== TASK DETAILS ==
Word for word, copy the data that follows and skip its pictures.

== DATA PROVIDED ==
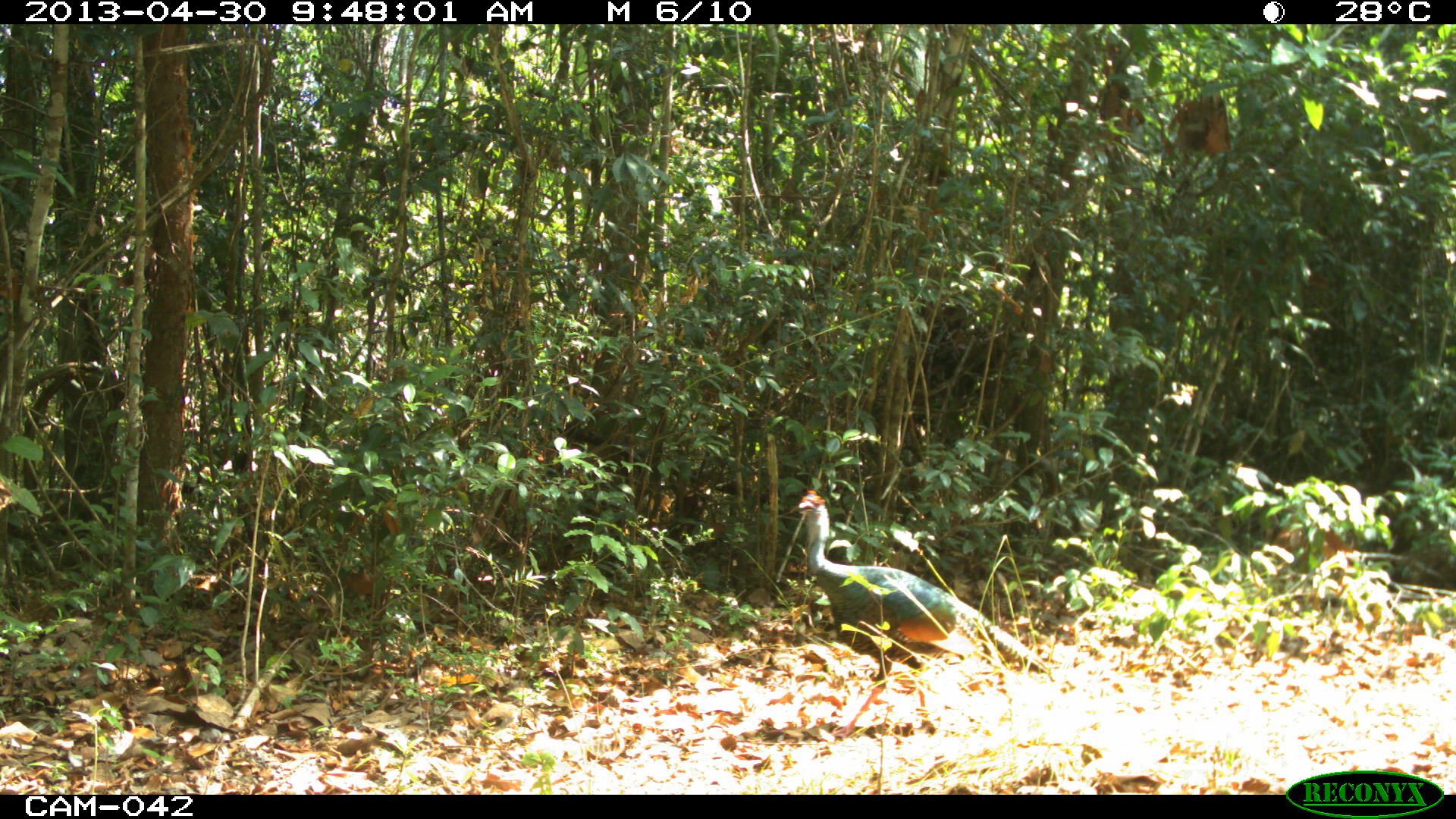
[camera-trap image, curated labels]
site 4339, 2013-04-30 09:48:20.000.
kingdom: Animalia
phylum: Chordata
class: Aves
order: Galliformes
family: Phasianidae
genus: Meleagris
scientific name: Meleagris ocellata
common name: ocellated turkey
Meleagris ocellata (ocellated turkey), count 1, sex male.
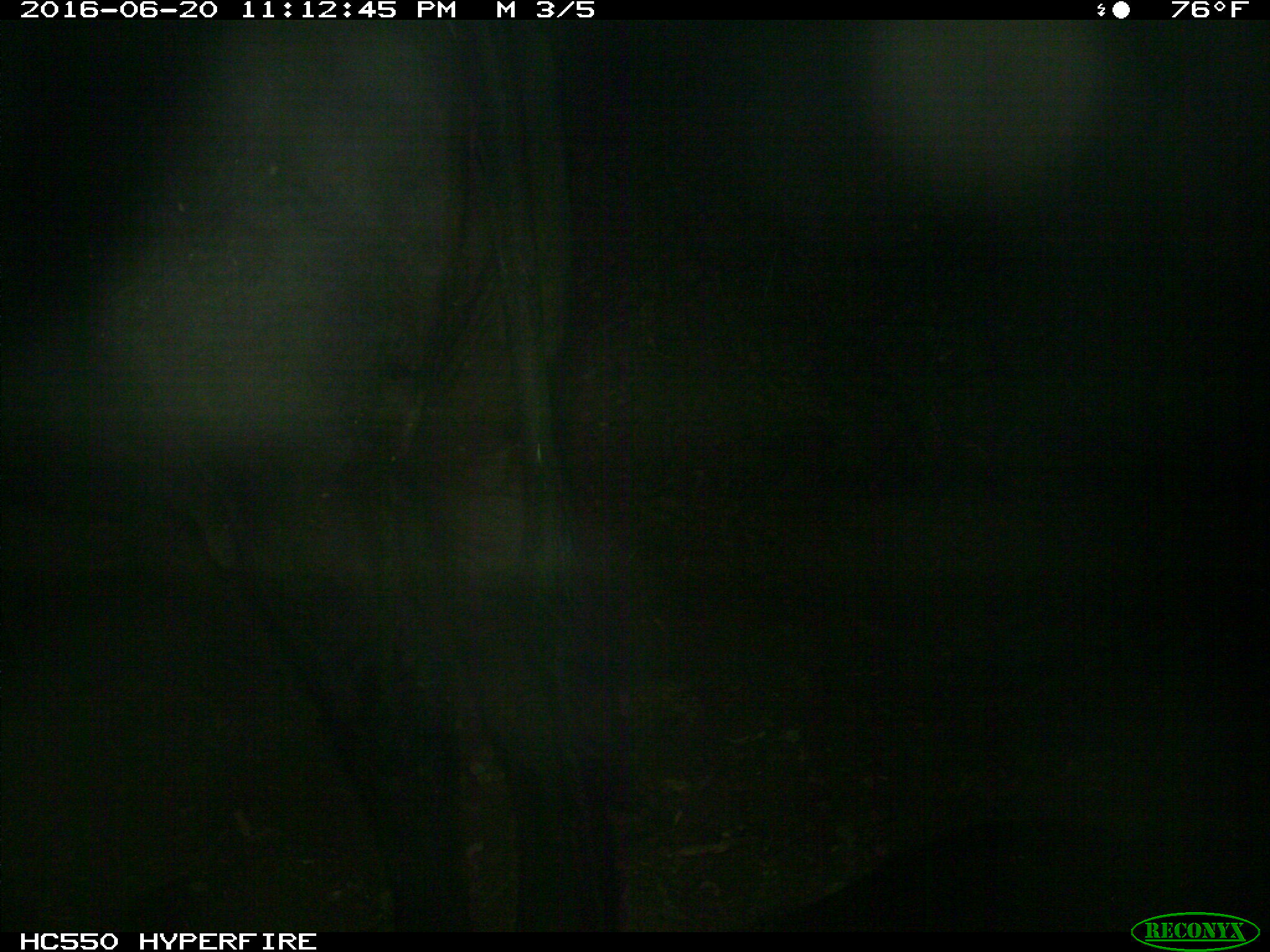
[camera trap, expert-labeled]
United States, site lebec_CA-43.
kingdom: Animalia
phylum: Chordata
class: Mammalia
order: Artiodactyla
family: Bovidae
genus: Bos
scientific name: Bos taurus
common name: domestic cow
Bos taurus (domestic cow).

== SOLUTION BELOW ==
[camera-trap image, curated labels]
site 4339, 2013-04-30 09:48:20.000.
kingdom: Animalia
phylum: Chordata
class: Aves
order: Galliformes
family: Phasianidae
genus: Meleagris
scientific name: Meleagris ocellata
common name: ocellated turkey
Meleagris ocellata (ocellated turkey), count 1, sex male.
[camera trap, expert-labeled]
United States, site lebec_CA-43.
kingdom: Animalia
phylum: Chordata
class: Mammalia
order: Artiodactyla
family: Bovidae
genus: Bos
scientific name: Bos taurus
common name: domestic cow
Bos taurus (domestic cow).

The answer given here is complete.